■ Source passage:
▬▬▬
Of the Chinese government institutions, the supreme organ of state power, the National People's Congress, appeared to have only limited influence on foreign policy. In the 1980s the National People's Congress was becoming more active on the international scene by increasing its contacts with counterpart organizations in foreign countries. Through its Standing Committee and its Foreign Affairs Committee, the National People's Congress had a voice in foreign relations matters and occasionally prepared reports on foreign policy-related issues for other party and government bodies.

As the primary governmental organization under the National People's Congress, the State Council had a major role in foreign policy, particularly with regard to decisions on routine or specific matters, as opposed to greater questions of policy that might require party involvement. As in the past, the Ministry of Foreign Affairs was the most important institution involved in conducting day-to-day foreign relations, but by the 1980s many other ministries and organizations under the State Council had functions related to foreign affairs as well. These included the Ministry of Foreign Economic Relations and Trade, Ministry of Finance, Ministry of National Defense, Bank of China, People's Bank of China, and China Council for the Promotion of International Trade. In addition, over half of the ministries, overseeing such disparate areas as aeronautics, forestry, and public health, had a bureau or department concerned explicitly with foreign affairs. These offices presumably handled contacts between the ministry and its foreign counterparts.

The Central Foreign Affairs Leadership Small Group (FALSG) has historically been a semi-institutional foreign policy coordination body. Created in 1958, it was disbanded during the Cultural Revolution and restored in 1981 as Deng Xiaoping increased the number of stakeholders involved in the development of foreign policy. It became a forum for the central leadership in charge of foreign policy to meet regularly with top bureaucrats to discuss priorities, achieve consensus, and prepare recommendations for the CCP Politburo. It was the only standing foreign policy coordination body until the aftermath of the United States bombing of the Chinese embassy in Belgrade, which prompted the creation of the Central National Security Leadership Small Group (NSLSG) in 2000 to coordinate national security crisis response. In 2018, the FALSG was renamed as the Central Foreign Affairs Commission, which was a politically significant move because a commission ranks higher than a leading small group.

==== Ministry of Foreign Affairs ====
Since 1949 the Ministry of Foreign Affairs has been one of China's most important ministries. Each area of foreign relations, divided either geographically or functionally, is overseen by a vice minister or assistant minister. For example, one vice minister's area of specialty was the Soviet Union and Eastern Europe, while another was responsible for the Americas and Australia. At the next level, the Ministry of Foreign Affairs was divided into departments, some geographical and some functional in responsibility. The regionally oriented departments included those concerned with Africa, the Americas and Oceania, Asia, the Middle East, the Soviet Union and Eastern Europe, Western Europe, Taiwan and Hong Kong and Macau. The functional departments were responsible for administration, officials, consular affairs, finance, information, international laws and treaties, international organizations and affairs, personnel, protocol, training and education, and translation. Below the department level were divisions, such as the United States Affairs Division under the Department of American and Oceanian Affairs.
▬▬▬
■ Data excerpts:
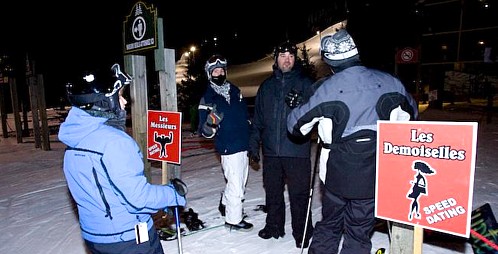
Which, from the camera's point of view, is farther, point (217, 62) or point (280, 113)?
▬▬▬
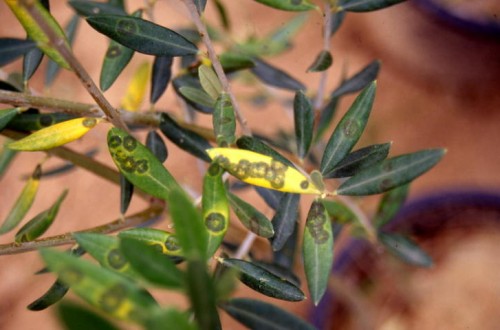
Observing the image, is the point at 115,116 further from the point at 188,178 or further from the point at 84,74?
▬▬▬
■ To be done: Based on the passage on China's foreign policy institutions, explain in one to three sentences why the 2018 renaming of the Central Foreign Affairs Leadership Small Group was politically significant.

■ Exercise result: In 2018 the Central Foreign Affairs Leadership Small Group was renamed the Central Foreign Affairs Commission. The move was politically significant because a commission ranks higher than a leading small group.